U.S. stocks slid on Friday after JPMorgan Chase & Co reported deep fourth-quarter loan losses and raised concerns about bank profits.
Following a poor retail sales report earlier in the week, a weaker-than-expected Reuters/University of Michigan Surveys of Consumers for early January hurt shares as consumer unease grew about incomes and unemployment.
The first round of major quarterly earnings reports this week has been mixed, leaving investors uncertain about whether stocks can build on strong gains since March 2009. The Dow and S&P 500 hit their highest levels in more than 15 months on Thursday.

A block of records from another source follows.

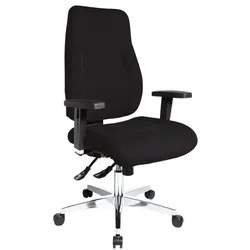 Topstar Bürostuhl »P91« ohne Armlehnen schwarz
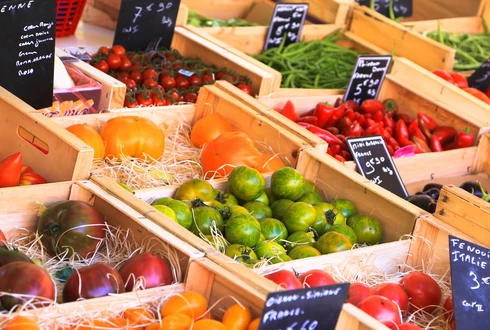 Marché de Sault en Vaucluse  © Hocquel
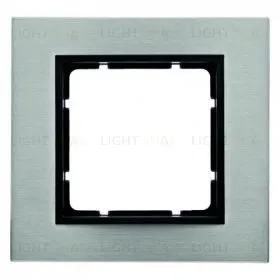 Рамка одинарная Berker B.7 металл нержавеющая сталь, антрацит 10113606 10113606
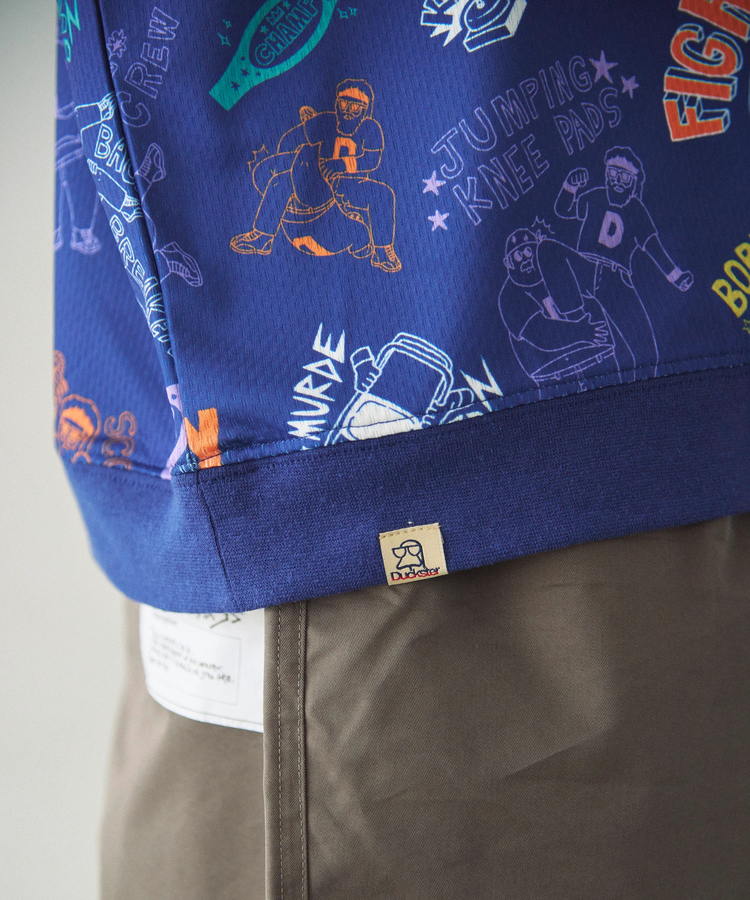 go slow caravan(ゴースローキャラバン) |DUCKSTER/ダックスター 総柄プロレスTEE (MENS)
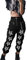 XKBHYD Damen Schwarz und Weiß Multi-Pocket Cargohose Jogginghose Gerades Bein Hose Halloween Hose, 5-schwarz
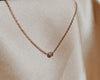 Rose Gold diamond solitaire necklace. 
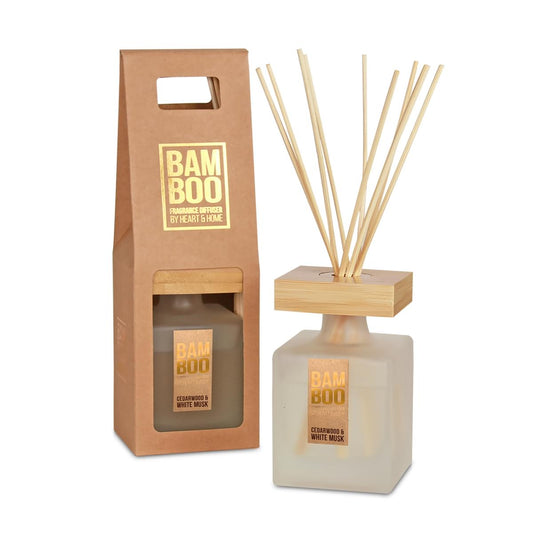 Bamboo Diffuser: Cedarwood & White Musk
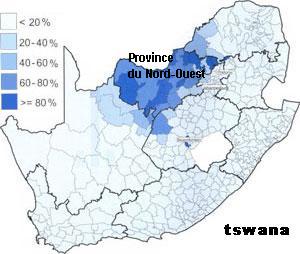 Le tswana en Afrique du Sud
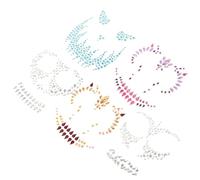 HONMEET 5sets Face Gems and Rhinestones for Halloween Body Jewels Stickers for Festivals Eye-catching Face Jewels for Parties and Cosplay Safe Reusable Material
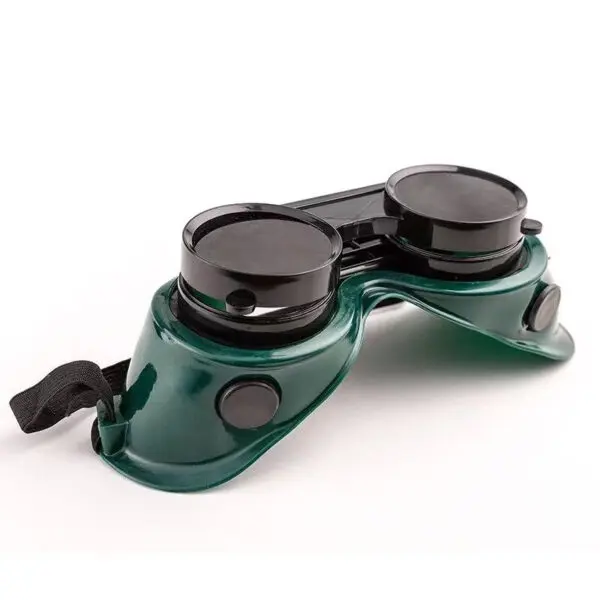 Protective Clamshell Welding Protective Glasses Anti-glare Anti-shock Double-layer Glass Double-turn Labor Protective Goggles - Image 6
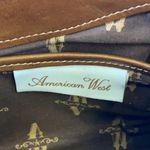 American West  Tooled Leather Shoulder Bag Purse A27‎ Photo 10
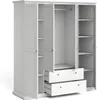 Tvilum 753694949, Weiß, Garderobe, 9 Regale, 4 Tür(en), Produktbild-Vorschau 6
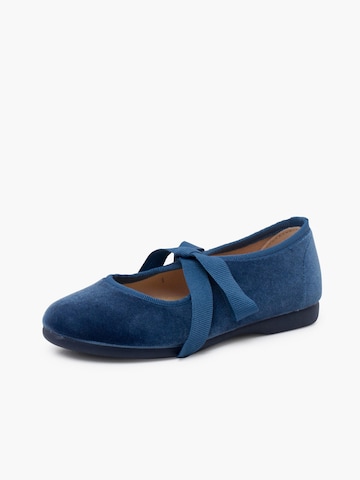 Pisamonas Halbschuh‌‌‌‌‌‌‌‌‌ in Blau: Vorderseite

Because JPMorgan is a bellwether and a very well-managed company, it definitely makes me pessimistic about the upcoming results from the sector, said Alan Lancz, president at Alan B. Lancz & Associates in Toledo, Ohio.
Other large banks also fell, including Bank of America Corp
The Dow Jones industrial average <.DJI> dropped 100.90 points, or 0.94 percent, to 10,609.65. The Standard & Poor's 500 Index <.SPX> fell 12.43 points, or 1.08 percent, to 1,136.03. The Nasdaq Composite Index <.IXIC> lost 28.75 points, or 1.24 percent, to 2,287.99.
For the week, the Dow ended down 0.1 percent, the S&P fell 0.8 percent and the Nasdaq fell 1.3 percent.
Intel shares fell 3.2 percent to $20.80 on Friday on what analysts said was profit-taking while a semiconductor index <.SOXX> tumbled 3.4 percent.
Other data on Friday showed U.S. consumer prices rose modestly while industrial output rose, suggesting the economy was growing but not generating enough inflation to trouble the Federal Reserve.
The CBOE Volatility Index <.VIX>, which can forecast risk, rose by nearly 7 percent at one point as expiration of January options approached. An analyst said the expiration had a downward influence on prices.
On the New York Stock Exchange 1.41 billion shares changed hands, below last year's estimated daily average of 2.18 billion. On the Nasdaq, about 2.63 billion shares traded, above last year's daily average of 1.63 billion.
Declining stocks outnumbered advancing ones on the NYSE by a ratio of about 11 to 5, while on the Nasdaq nearly 7 stocks fell for every 5 that rose.